La corrélation et la régression aident à comprendre le rapport entre des variables et à prédire l'état de patients en fonction d'une variable particulière d'intérêt. La corrélation porte sur la force du rapport entre deux variables dont ni l'une ni l'autre n'est considérée comme la variable que l'on essaie de prédire (la variable cible). L'analyse de régression porte sur la capacité d'un ou de plusieurs facteurs, appelés variables indépendantes, d'aider à prédire l'état d'un patient en fonction de la variable cible ou dépendante. Les variables indépendantes et dépendantes peuvent être soit continues (prendre tout un éventail de valeurs), soit binaires (être dichotomiques, c'est-à-dire donner des résultats présence–absence).

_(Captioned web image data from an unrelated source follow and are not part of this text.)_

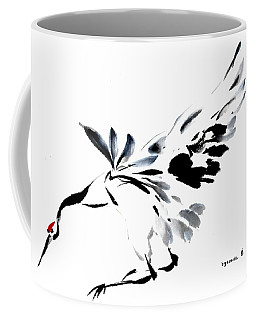 Grace Of Fortune Coffee Mug by Bill Searle
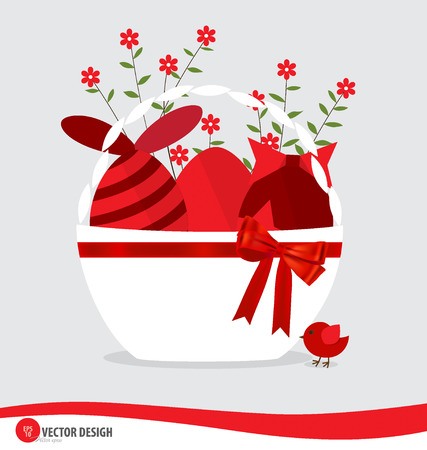 Basket with easter eggs and flower. Vector illustration. Vector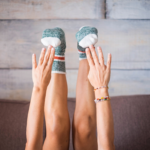 Plan de ejercicios para pacientes respiratorios para realizar en casa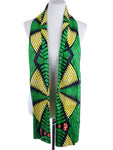 AFRICAN DASHIKI PRINT TRIBAL HEAD SCARF WRAP - GREEN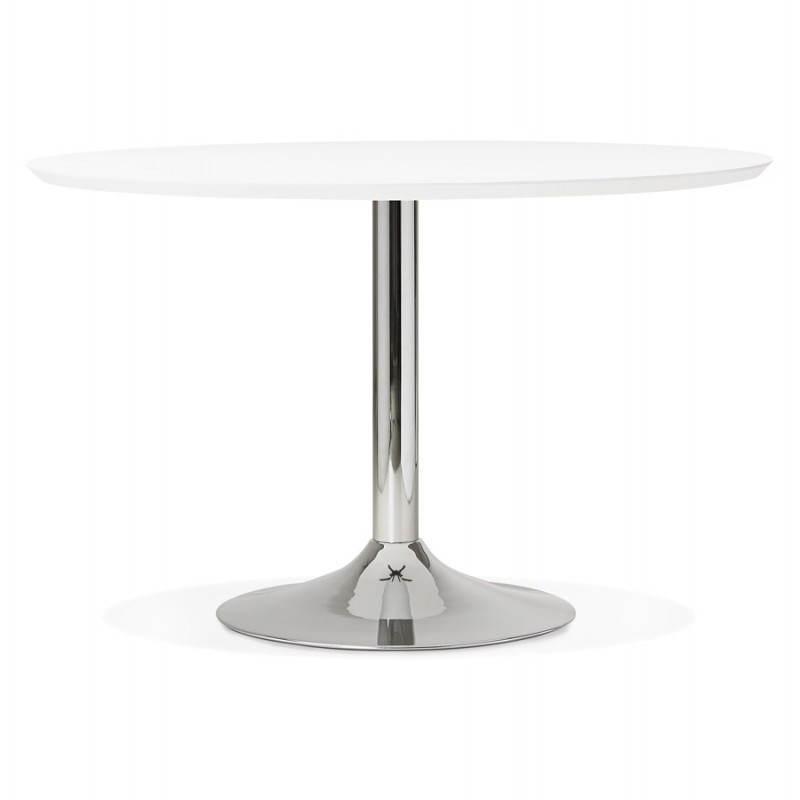 Table de repas design ronde galon en bois et m tal chrom 120 cm blanc - Table ronde bois et metal ...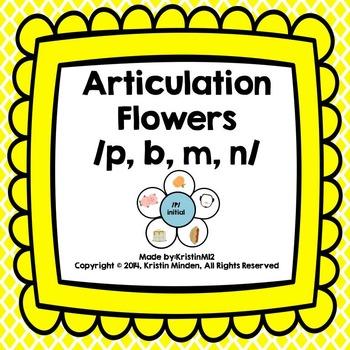 Articulation Flowers /P, B, M, N/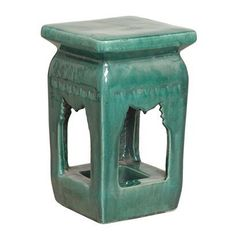 Ming Style Garden Stool - Green.Opens in a new window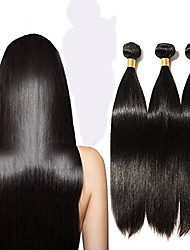 cheap -6 Bundles Peruvian Hair Straight Remy Human Hair Natural Color Hair Weaves / Hair Bulk 12-28 inch Human Hair Weaves Human Hair Extensions / Short / 10A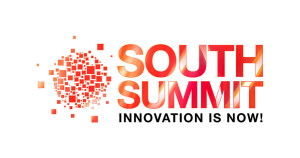 south_summit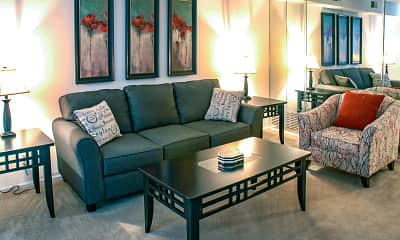 Living Room, Warson Village Towne House Apartments, 0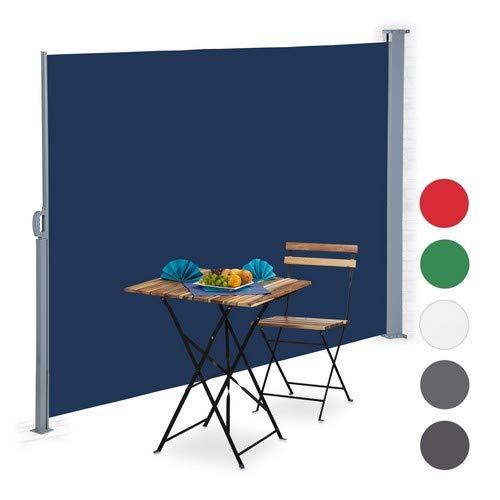 Relaxdays Toldo Lateral Extensible, Protección Solar UV, Pantalla de privacidad, 180x300 cm,...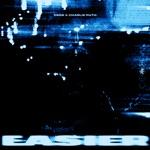 Easier (Remix) - Single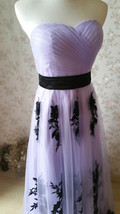LIGHT PURPLE Strapless Sweetheart Neck High Waist Embroidery Maxi Wedding Dress  image 3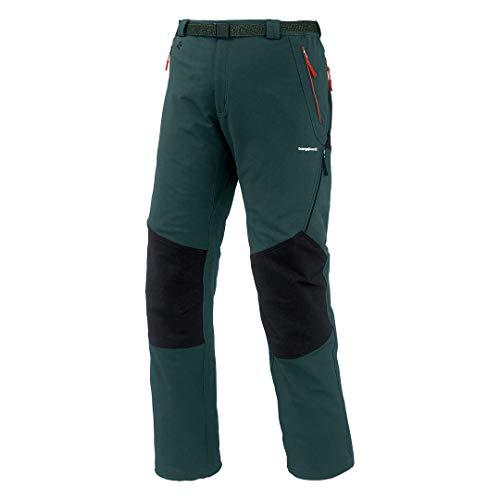 Trangoworld Rovek DS Pantalon Long pour Homme M Multicolore - Noir (Sombra oscura/Negro)
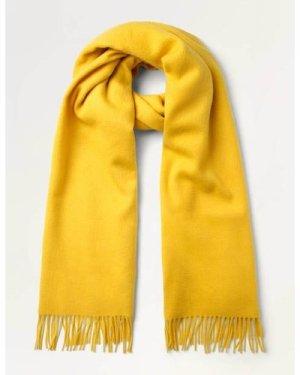 Wool Scarf Yellow Women Boden, Yellow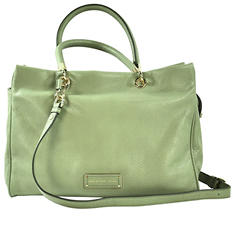 Ladies Tote, Marc by Marc Jacobs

On peut utiliser des modèles de régression pour construire des règles de prédiction cliniques qui aident à guider les décisions cliniques. Lorsqu'ils examinent la régression et la corrélation, les cliniciens doivent accorder une plus grande attention à l'ordre de grandeur de la corrélation ou de l'efficacité prédictive de la régression qu'à l'importance statistique de la relation.

[ Top of document ]


Clinicians are sometimes interested in the relation between different factors or "variables." How well does a relative's impression of a patient's symptoms and well-being predict the patient's own report? How strong is the relation between a patient's physical well-being and emotional function? In answering these questions, our goal is to enhance our understanding and consider the implications for action. If the relation between patients' perceptions and those of patients' relatives is not a strong one, the clinician must obtain both perspectives on a situation. If physical and emotional function are only weakly related, then clinicians must probe both areas thoroughly.

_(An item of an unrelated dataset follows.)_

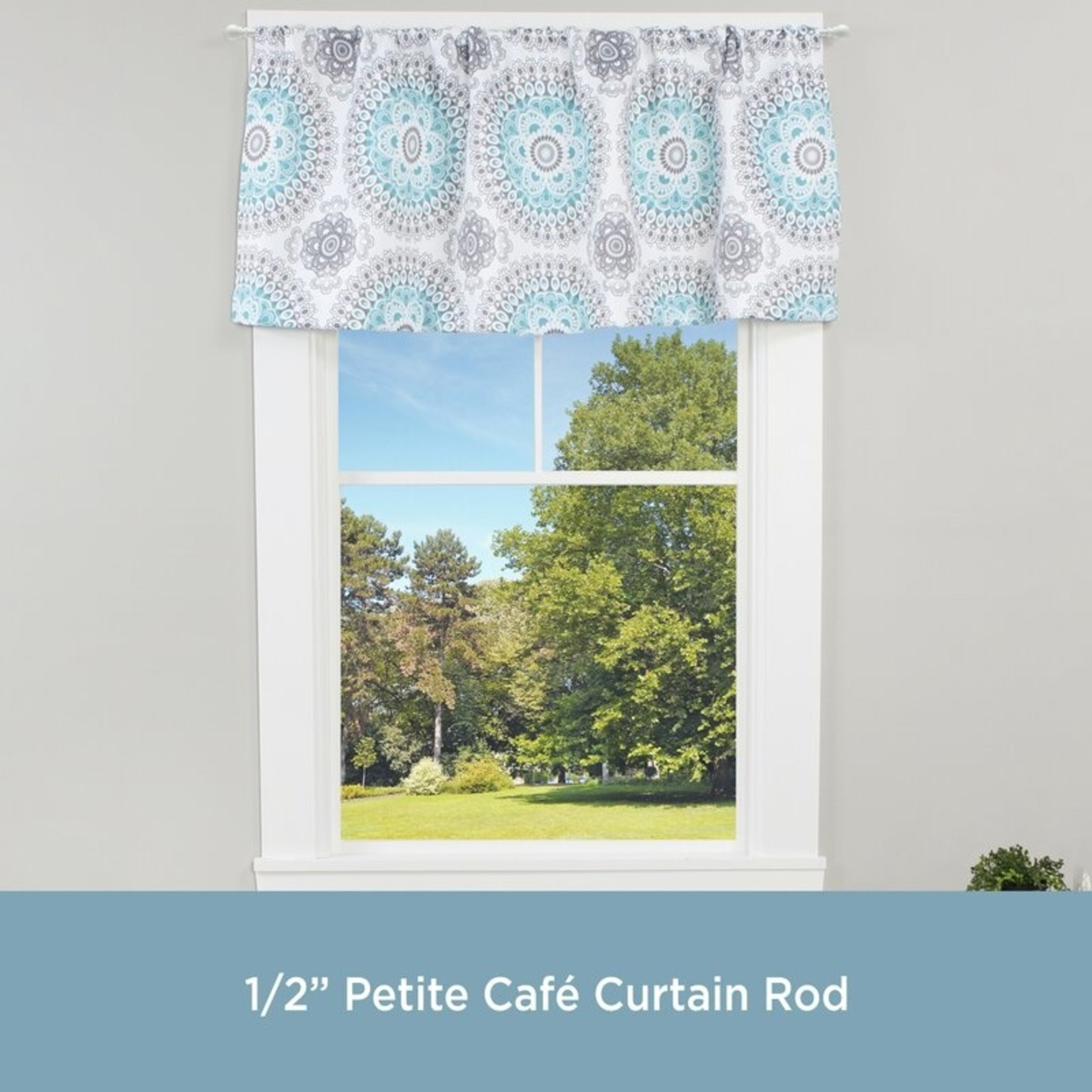"*48""-86""Mendoza Single Curtain Rod - White"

Clinicians may be even more interested in making predictions or causal inferences than in understanding the relation between phenomena. Which clinical features of patients with chest pain presenting to the emergency department predict whether they have a myocardial infarction? What determines how dyspneic we feel when we exercise or when we suffer from a cardiac or respiratory illness? Can we predict which critically ill patients will tolerate weaning from a ventilator and which will not?

We refer to the first issue — understanding the magnitude of the relation between different variables or phenomena — as "correlation." We call the statistical techniques for exploring the second issue — making a prediction or causal inference — "regression." In this final article in our series we will provide illustrations of the use of correlation and regression in medical literature.

[ Top of document ]


Correlation

Traditionally, we measure the exercise capacity of patients with cardiac and respiratory illnesses with the use of a treadmill or cycle ergometer. About 20 years ago, investigators interested in respiratory disease began to use a simpler test that is more closely related to day-to-day activity [1]. In this test, patients are asked to cover as much ground as they can in a specified time (typically 6 minutes) walking in an enclosed corridor. There are several reasons why we may be interested in the strength of the relation between the 6-minute walk test and conventional laboratory measures of exercise capacity. If the results of these tests are strongly related, we could substitute one test for the other. In addition, the strength of the relation could tell us how well exercise capacity, determined by laboratory measures, predicts patients' ability to undertake physically demanding activities of daily living.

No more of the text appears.